* **Exercise brief**
Set down all of the data exactly as it appears.

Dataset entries
-------
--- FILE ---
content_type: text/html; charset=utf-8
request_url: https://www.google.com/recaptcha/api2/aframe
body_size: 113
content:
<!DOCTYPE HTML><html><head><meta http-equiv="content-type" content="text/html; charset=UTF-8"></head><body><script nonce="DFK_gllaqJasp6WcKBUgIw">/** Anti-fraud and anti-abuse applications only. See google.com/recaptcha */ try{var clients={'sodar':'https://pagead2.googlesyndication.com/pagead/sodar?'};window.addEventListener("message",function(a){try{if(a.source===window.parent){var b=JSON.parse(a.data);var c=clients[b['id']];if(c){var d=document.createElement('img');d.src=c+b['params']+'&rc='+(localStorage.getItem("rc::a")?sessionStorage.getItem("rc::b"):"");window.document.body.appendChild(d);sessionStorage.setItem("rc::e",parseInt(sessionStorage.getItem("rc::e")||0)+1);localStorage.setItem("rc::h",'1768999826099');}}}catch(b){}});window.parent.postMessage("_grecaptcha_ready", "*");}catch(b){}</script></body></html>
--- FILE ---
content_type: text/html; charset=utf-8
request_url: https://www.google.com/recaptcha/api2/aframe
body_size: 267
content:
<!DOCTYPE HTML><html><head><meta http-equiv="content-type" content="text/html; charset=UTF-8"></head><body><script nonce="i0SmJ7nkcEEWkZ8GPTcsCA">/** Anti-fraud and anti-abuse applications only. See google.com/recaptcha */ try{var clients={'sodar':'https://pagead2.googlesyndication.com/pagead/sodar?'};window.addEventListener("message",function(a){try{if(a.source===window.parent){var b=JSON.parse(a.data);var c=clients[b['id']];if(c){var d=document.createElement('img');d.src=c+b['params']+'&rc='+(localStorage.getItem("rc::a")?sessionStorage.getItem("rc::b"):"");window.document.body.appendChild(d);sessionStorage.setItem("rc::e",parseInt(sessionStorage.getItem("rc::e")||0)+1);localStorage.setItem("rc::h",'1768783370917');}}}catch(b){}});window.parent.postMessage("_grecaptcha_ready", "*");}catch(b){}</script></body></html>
-------
* **Task response**
--- FILE ---
content_type: text/html; charset=utf-8
request_url: https://www.google.com/recaptcha/api2/aframe
body_size: 113
content:
<!DOCTYPE HTML><html><head><meta http-equiv="content-type" content="text/html; charset=UTF-8"></head><body><script nonce="DFK_gllaqJasp6WcKBUgIw">/** Anti-fraud and anti-abuse applications only. See google.com/recaptcha */ try{var clients={'sodar':'https://pagead2.googlesyndication.com/pagead/sodar?'};window.addEventListener("message",function(a){try{if(a.source===window.parent){var b=JSON.parse(a.data);var c=clients[b['id']];if(c){var d=document.createElement('img');d.src=c+b['params']+'&rc='+(localStorage.getItem("rc::a")?sessionStorage.getItem("rc::b"):"");window.document.body.appendChild(d);sessionStorage.setItem("rc::e",parseInt(sessionStorage.getItem("rc::e")||0)+1);localStorage.setItem("rc::h",'1768999826099');}}}catch(b){}});window.parent.postMessage("_grecaptcha_ready", "*");}catch(b){}</script></body></html>
--- FILE ---
content_type: text/html; charset=utf-8
request_url: https://www.google.com/recaptcha/api2/aframe
body_size: 267
content:
<!DOCTYPE HTML><html><head><meta http-equiv="content-type" content="text/html; charset=UTF-8"></head><body><script nonce="i0SmJ7nkcEEWkZ8GPTcsCA">/** Anti-fraud and anti-abuse applications only. See google.com/recaptcha */ try{var clients={'sodar':'https://pagead2.googlesyndication.com/pagead/sodar?'};window.addEventListener("message",function(a){try{if(a.source===window.parent){var b=JSON.parse(a.data);var c=clients[b['id']];if(c){var d=document.createElement('img');d.src=c+b['params']+'&rc='+(localStorage.getItem("rc::a")?sessionStorage.getItem("rc::b"):"");window.document.body.appendChild(d);sessionStorage.setItem("rc::e",parseInt(sessionStorage.getItem("rc::e")||0)+1);localStorage.setItem("rc::h",'1768783370917');}}}catch(b){}});window.parent.postMessage("_grecaptcha_ready", "*");}catch(b){}</script></body></html>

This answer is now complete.